━━━ MATERIAL SHOWN
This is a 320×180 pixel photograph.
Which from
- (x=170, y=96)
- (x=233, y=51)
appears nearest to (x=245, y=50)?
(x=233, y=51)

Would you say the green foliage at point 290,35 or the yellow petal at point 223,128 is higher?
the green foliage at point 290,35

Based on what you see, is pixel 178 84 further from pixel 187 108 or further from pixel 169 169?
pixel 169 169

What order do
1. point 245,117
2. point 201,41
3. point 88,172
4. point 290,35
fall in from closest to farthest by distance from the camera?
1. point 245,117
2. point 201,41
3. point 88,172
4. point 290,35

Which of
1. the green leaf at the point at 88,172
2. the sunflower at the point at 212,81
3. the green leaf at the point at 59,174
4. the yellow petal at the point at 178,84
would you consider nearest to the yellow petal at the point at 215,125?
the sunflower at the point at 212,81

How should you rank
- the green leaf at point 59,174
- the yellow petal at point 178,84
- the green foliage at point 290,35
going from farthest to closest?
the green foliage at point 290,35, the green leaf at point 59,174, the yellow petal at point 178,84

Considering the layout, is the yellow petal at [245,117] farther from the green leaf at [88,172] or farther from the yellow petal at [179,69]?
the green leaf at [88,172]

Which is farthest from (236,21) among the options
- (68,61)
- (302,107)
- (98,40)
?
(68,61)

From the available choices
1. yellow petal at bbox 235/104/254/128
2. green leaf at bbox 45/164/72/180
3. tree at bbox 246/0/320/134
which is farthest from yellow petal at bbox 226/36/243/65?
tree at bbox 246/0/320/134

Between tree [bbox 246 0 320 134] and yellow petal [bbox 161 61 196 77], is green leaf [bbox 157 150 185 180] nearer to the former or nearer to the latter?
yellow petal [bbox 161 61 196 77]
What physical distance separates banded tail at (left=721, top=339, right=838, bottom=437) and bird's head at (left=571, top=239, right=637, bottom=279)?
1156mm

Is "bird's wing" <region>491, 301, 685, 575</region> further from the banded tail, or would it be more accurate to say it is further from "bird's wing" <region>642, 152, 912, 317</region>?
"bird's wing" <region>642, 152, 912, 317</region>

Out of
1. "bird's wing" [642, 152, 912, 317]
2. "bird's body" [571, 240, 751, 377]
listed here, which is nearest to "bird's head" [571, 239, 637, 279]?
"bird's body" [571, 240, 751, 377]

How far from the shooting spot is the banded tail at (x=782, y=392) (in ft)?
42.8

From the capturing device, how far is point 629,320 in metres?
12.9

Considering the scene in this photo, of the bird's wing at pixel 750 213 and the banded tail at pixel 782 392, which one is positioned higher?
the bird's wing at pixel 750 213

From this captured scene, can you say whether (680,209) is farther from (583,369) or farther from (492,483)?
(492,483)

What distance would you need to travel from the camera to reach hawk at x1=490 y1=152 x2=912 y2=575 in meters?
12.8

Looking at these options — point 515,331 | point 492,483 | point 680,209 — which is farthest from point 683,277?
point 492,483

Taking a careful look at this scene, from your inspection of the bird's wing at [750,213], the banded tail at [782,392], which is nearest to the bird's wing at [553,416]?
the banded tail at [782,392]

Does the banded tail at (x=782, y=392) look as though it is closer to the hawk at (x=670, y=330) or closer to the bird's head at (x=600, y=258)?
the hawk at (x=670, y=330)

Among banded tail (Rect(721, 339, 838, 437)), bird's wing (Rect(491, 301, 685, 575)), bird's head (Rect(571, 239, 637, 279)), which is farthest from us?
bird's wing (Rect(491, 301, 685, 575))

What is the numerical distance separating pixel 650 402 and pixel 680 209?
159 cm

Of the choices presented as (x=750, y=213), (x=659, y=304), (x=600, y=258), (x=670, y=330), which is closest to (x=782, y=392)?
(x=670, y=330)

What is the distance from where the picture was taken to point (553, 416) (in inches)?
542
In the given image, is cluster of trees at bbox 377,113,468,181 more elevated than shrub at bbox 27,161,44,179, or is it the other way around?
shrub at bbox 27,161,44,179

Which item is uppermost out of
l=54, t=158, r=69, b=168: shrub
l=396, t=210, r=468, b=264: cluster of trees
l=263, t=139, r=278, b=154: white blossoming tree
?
━━━━━━
**STATED EXERCISE**
Retype all of the material above word for word, keeping each line and its breaks unchanged.

**TASK ANSWER**
This is a 320×180 pixel photograph.
Which from
- (x=170, y=96)
- (x=233, y=51)
appears nearest to (x=245, y=50)?
(x=233, y=51)

Would you say the green foliage at point 290,35 or the yellow petal at point 223,128 is higher?
the green foliage at point 290,35

Based on what you see, is pixel 178 84 further from pixel 187 108 or further from pixel 169 169?
pixel 169 169

What order do
1. point 245,117
2. point 201,41
3. point 88,172
4. point 290,35
fall in from closest to farthest by distance from the camera?
1. point 245,117
2. point 201,41
3. point 88,172
4. point 290,35

Which of
1. the green leaf at the point at 88,172
2. the sunflower at the point at 212,81
3. the green leaf at the point at 59,174
4. the yellow petal at the point at 178,84
would you consider nearest to the yellow petal at the point at 215,125?
the sunflower at the point at 212,81

How should you rank
- the green leaf at point 59,174
- the yellow petal at point 178,84
- the green foliage at point 290,35
going from farthest to closest?
the green foliage at point 290,35, the green leaf at point 59,174, the yellow petal at point 178,84

Considering the layout, is the yellow petal at [245,117] farther from the green leaf at [88,172] or farther from the yellow petal at [179,69]?
the green leaf at [88,172]

Which is farthest from (236,21) among the options
- (68,61)
- (302,107)
- (98,40)
?
(68,61)

From the available choices
1. yellow petal at bbox 235/104/254/128
2. green leaf at bbox 45/164/72/180
3. tree at bbox 246/0/320/134
which is farthest from yellow petal at bbox 226/36/243/65?
tree at bbox 246/0/320/134

Between tree [bbox 246 0 320 134] and yellow petal [bbox 161 61 196 77], is green leaf [bbox 157 150 185 180] nearer to the former or nearer to the latter?
yellow petal [bbox 161 61 196 77]
What physical distance separates banded tail at (left=721, top=339, right=838, bottom=437) and bird's head at (left=571, top=239, right=637, bottom=279)?
1156mm

Is "bird's wing" <region>491, 301, 685, 575</region> further from the banded tail, or would it be more accurate to say it is further from "bird's wing" <region>642, 152, 912, 317</region>?
"bird's wing" <region>642, 152, 912, 317</region>

Out of
1. "bird's wing" [642, 152, 912, 317]
2. "bird's body" [571, 240, 751, 377]
listed here, which is nearest to "bird's head" [571, 239, 637, 279]?
"bird's body" [571, 240, 751, 377]

How far from the shooting spot is the banded tail at (x=782, y=392) (in ft)?
42.8

From the capturing device, how far is point 629,320 in metres?
12.9

Considering the scene in this photo, of the bird's wing at pixel 750 213 and the banded tail at pixel 782 392, which one is positioned higher?
the bird's wing at pixel 750 213

From this captured scene, can you say whether (680,209) is farther from (583,369) or farther from (492,483)?
(492,483)

What distance would you need to travel from the camera to reach hawk at x1=490 y1=152 x2=912 y2=575 in meters?
12.8

Looking at these options — point 515,331 | point 492,483 | point 680,209 — which is farthest from point 683,277?
point 492,483

Taking a careful look at this scene, from your inspection of the bird's wing at [750,213], the banded tail at [782,392], which is nearest to the bird's wing at [553,416]?
the banded tail at [782,392]

Does the banded tail at (x=782, y=392) look as though it is closer to the hawk at (x=670, y=330) or closer to the bird's head at (x=600, y=258)?
the hawk at (x=670, y=330)

Among banded tail (Rect(721, 339, 838, 437)), bird's wing (Rect(491, 301, 685, 575)), bird's head (Rect(571, 239, 637, 279)), which is farthest from us?
bird's wing (Rect(491, 301, 685, 575))

What is the numerical distance separating pixel 650 402 and pixel 680 209?
159 cm

Of the choices presented as (x=750, y=213), (x=659, y=304), (x=600, y=258), (x=670, y=330), which is closest to (x=782, y=392)?
(x=670, y=330)

What is the distance from where the picture was taken to point (553, 416) (in inches)?
542
In the given image, is cluster of trees at bbox 377,113,468,181 more elevated than shrub at bbox 27,161,44,179, or is it the other way around?
shrub at bbox 27,161,44,179

Which item is uppermost out of
l=54, t=158, r=69, b=168: shrub
l=396, t=210, r=468, b=264: cluster of trees
l=263, t=139, r=278, b=154: white blossoming tree
?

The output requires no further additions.